There's so much silence here. It reminds me of home. Perhaps the silence is bringing the quiet out in me. It's as though this calm has created an uncertain awareness in me. An uneasy feeling. But why? I sleep next to a soul I adore, walk hand-in-hand with a man I love. And yet, when asked from this same man, whom I cherish so dearly, what is wrong, my words are gone and I feel nothing but empty. Incomplete. Dead. There is everything here and yet there is nothing. There are birds. I hear them calling. Somewhere out in those trees upon trees. Calling to each other. Or perhaps they're calling to me.

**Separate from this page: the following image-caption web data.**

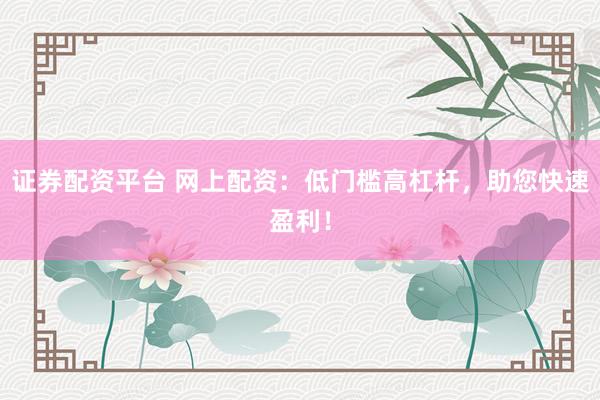 证券配资平台 网上配资：低门槛高杠杆，助您快速盈利！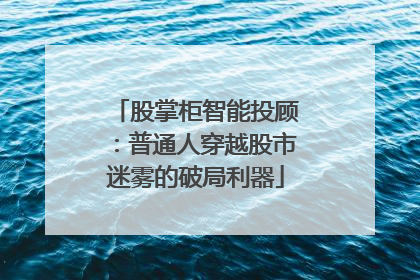 股掌柜智能投顾：普通人穿越股市迷雾的破局利器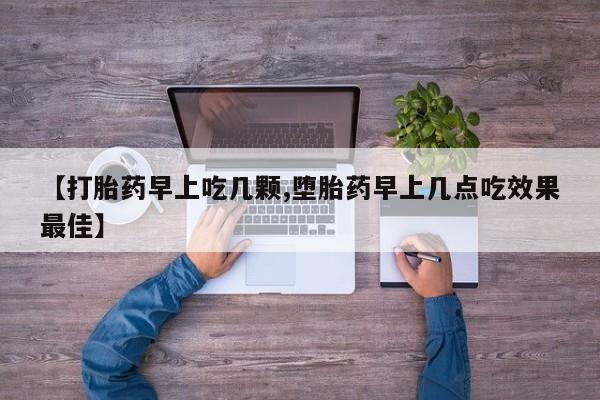 正品堕胎药咨询购买【打胎药早上吃几颗,堕胎药早上几点吃效果最佳】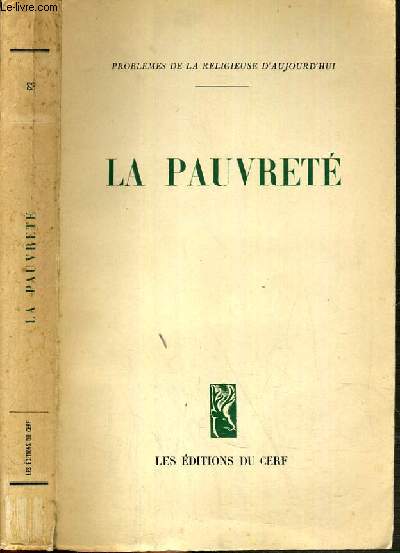 LA PAUVRETE / COLLECTION PROBLEMES DE LA RELIGIEUSE D'AUJOURD'HUI.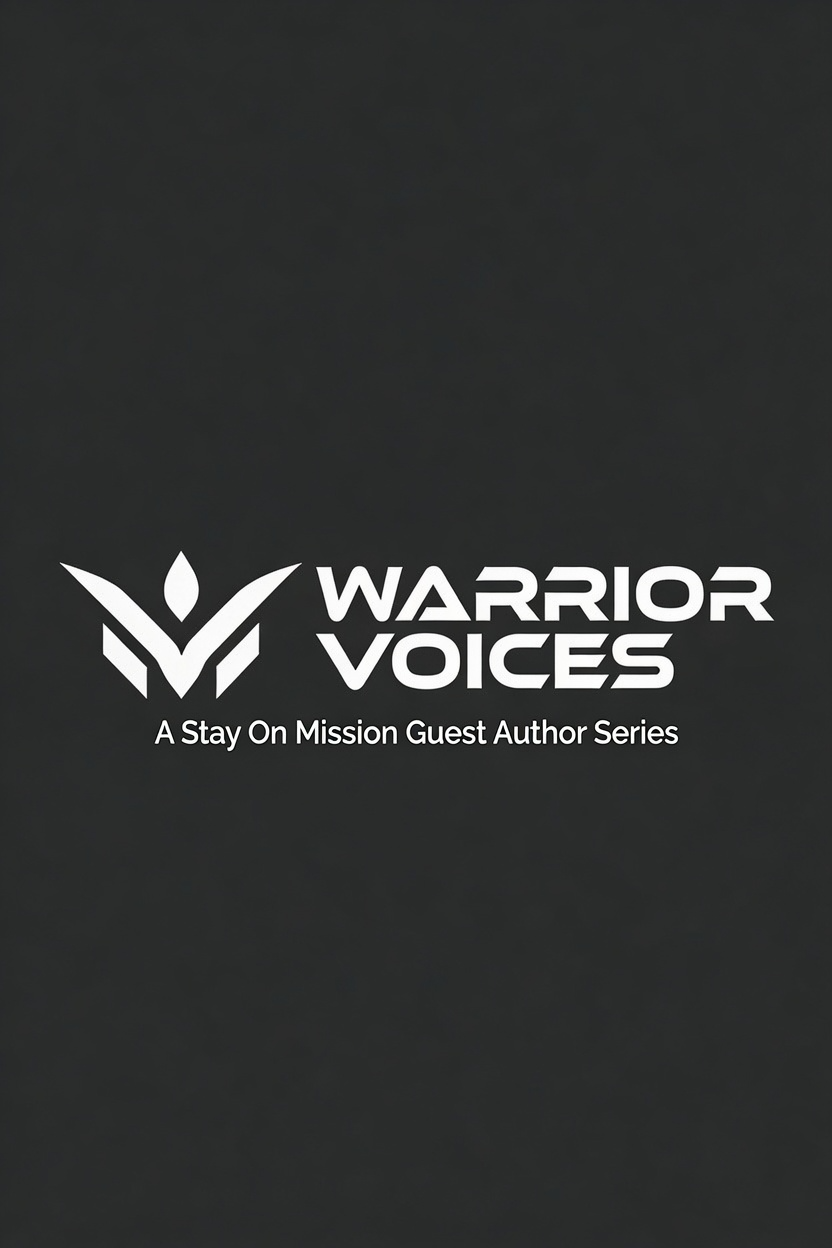Announcing Warrior Voices: A Stay on Mission Guest Author Series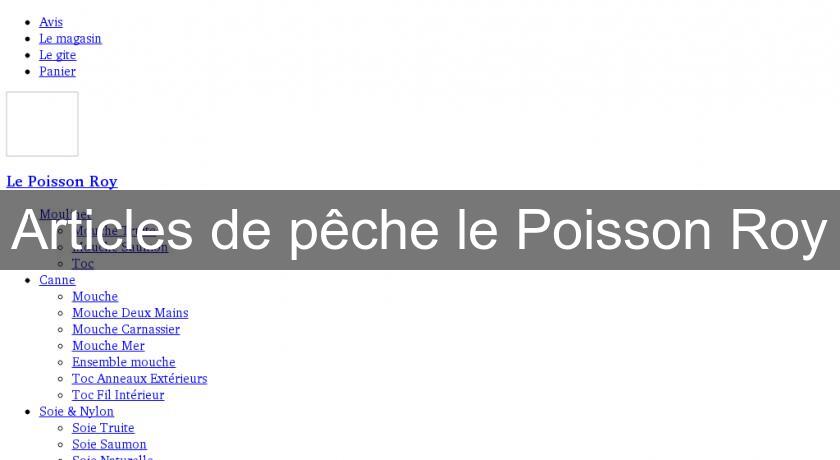 Articles de pêche le Poisson Roy Articles de pêche le Poisson Roy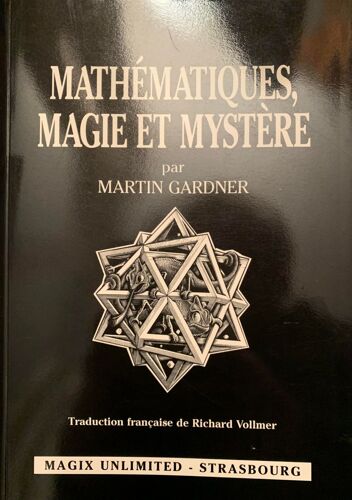Mathématiques, Magie Et Mystère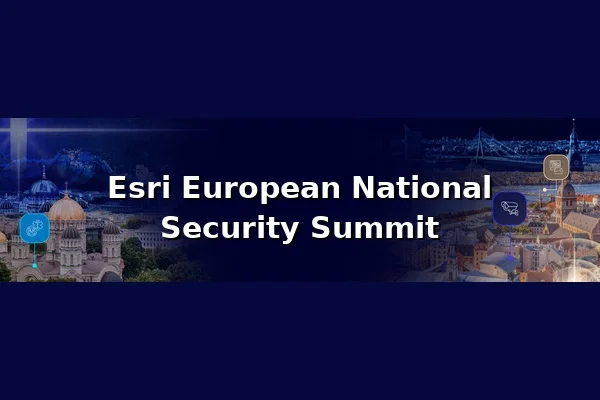 Esri European National Security Summit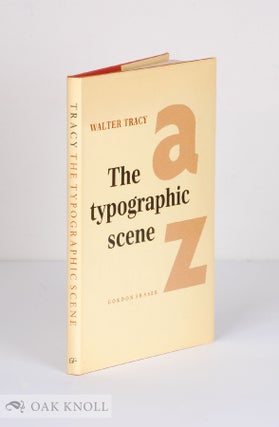Order Nr. 33857 THE TYPOGRAPHIC SCENE. Walter Tracy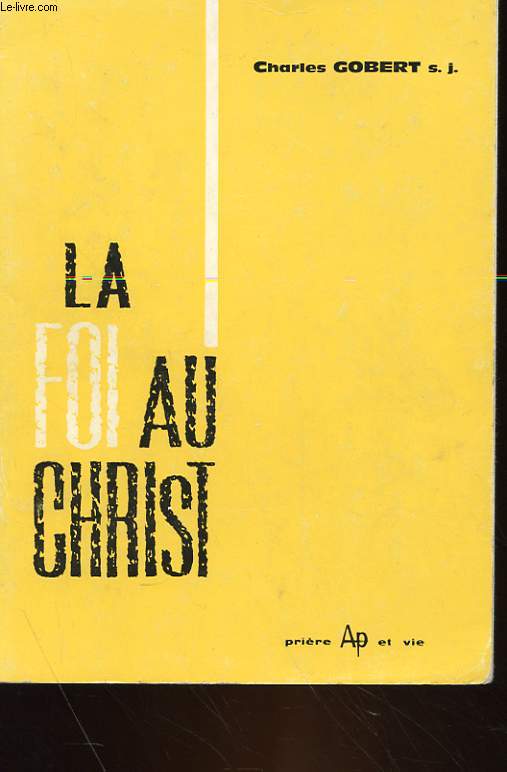 LA FOI AU CHRIST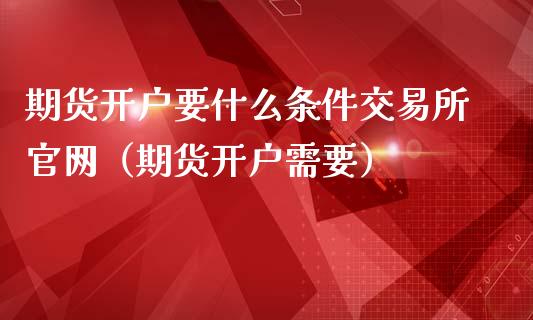 期货开户要什么条件交易所官网（期货开户需要）_https://www.iteshow.com_商品期货_第2张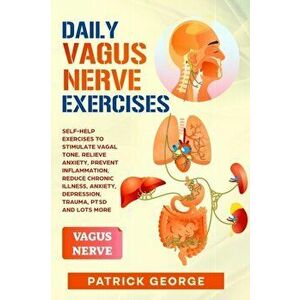 Daily Vagus Nerve Exercises: Self-Help Exercises to Stimulate Vagal Tone. Relieve Anxiety, Prevent Inflammation, Reduce Chronic Illness, Anxiety, D - imagine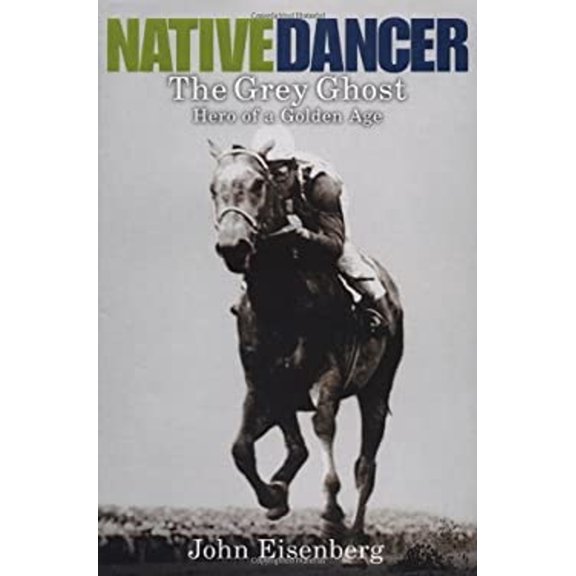 Pre-Owned Native Dancer: The Grey Ghost Hero of a Golden Age (Hardcover) 0446530700 9780446530705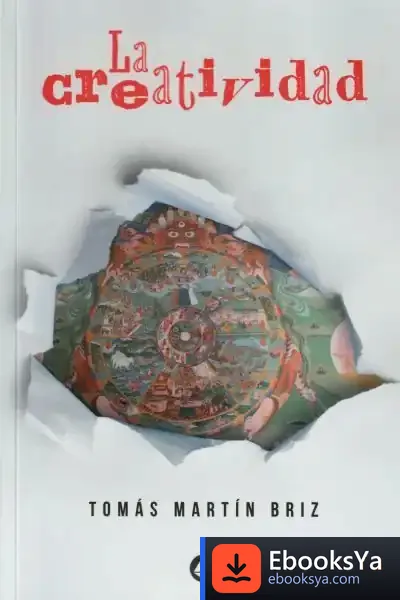 Descargar La Creatividad (La Rueda Del Conocimiento) de Celia Romea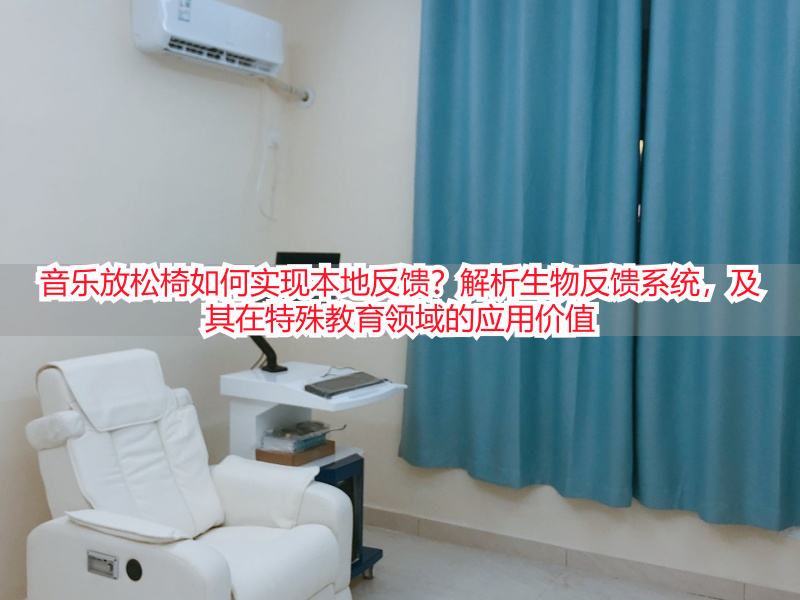 音乐放松椅如何实现本地反馈？解析生物反馈系统，及其在特殊教育领域的应用价值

What if those little singing birds are attempting to give me all the answers I have ever yearned to find. Wouldn't that be nice. And yet not for I do not understand these little bird's songs.
The time drags on. The moments of quiet creating a messy noise in my mind. Blinding my sight and sucking out any energy I had left. I don't want to go on the roof. Nor in the pool. Nor in the outdoor shower. Oh how I disappoint you. I don't want to eat anymore pasta, even though secretly I do. I don't want anymore wine, or beer, or anything like it that will produce only more pounds of empty flesh that nestle into my body as their effects seep into my core,  tormenting me with their comfort and ease. I don't want to wear any clothes, and yet the idea of being bare, breathing only in skin is enough to stir the panic inside me. The haunting I have learned to keep at bay."

I had love and bliss in the palm of my hand and I let a negative force overcome me - with regret I read this back and scoff at the beauty I ruined in your eyes and our time.